4. Prepare the ganache filling: put the chocolate in a medium mixing bowl, preferably stainless steel. Bring the cream to a simmer in a heavy-bottomed saucepan over medium-low heat. Pour half of the cream on the chocolate (cover the saucepan to keep the remaining cream warm), let stand for 20 seconds, and stir gently in the center with a whisk, gradually blending the cream with the chocolate until smooth. Add half of the remaining cream, and stir again until combined. Repeat with the remaining cream. Remove the tart pan from the fridge, pour the chocolate filling into the shell, and level the surface with a spatula. Return to the fridge to set for an hour.

5.Remove the tart from the fridge 15 minutes before serving. Cut in small slices - it is quite rich - and serve on its own, or with fresh berries. The leftovers will keep for 2 days, tightly wrapped and refrigerated.

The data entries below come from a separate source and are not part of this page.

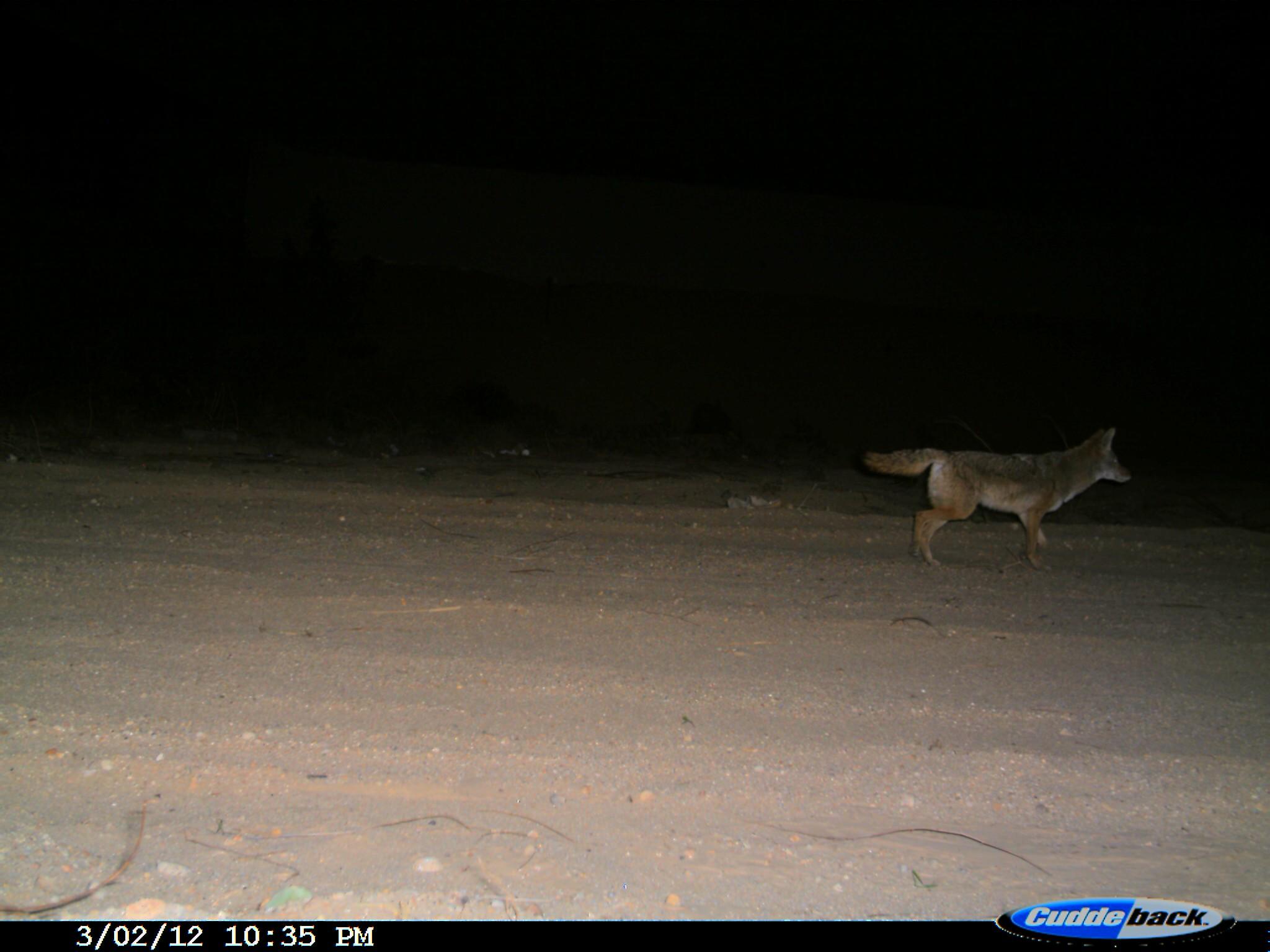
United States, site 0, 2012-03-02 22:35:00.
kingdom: Animalia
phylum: Chordata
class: Mammalia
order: Carnivora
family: Canidae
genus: Canis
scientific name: Canis latrans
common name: coyote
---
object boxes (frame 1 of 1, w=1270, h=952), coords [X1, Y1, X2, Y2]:
coyote: [857, 416, 1137, 576]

VariationsFor the classic chocolate tart, omit the caramel layer. Or, instead of caramel, line the tart shell with fruit or preserves before you pour in the ganache, or sprinkle it with cacao nibs, toasted nuts, or crushed pralines. You can add liqueur, coffee, or spices (cardamom or ground ginger) to the ganache, or infuse the cream with tea (Earl Grey and Genmaicha in particular), citrus zest, or herbs (rosemary, bergamot, basil, lavender) before you use it for the ganache.

WINEBROADBENT NV RAINWATER MADEIRA (Portugal, Madeira, fortified white) This sweet dessert wine has a slight citrusy tartness, a great layering of flavors (fig, candied orange peel, burnt sugar, and butterscotch-caramel), and a deliciously nutty finish.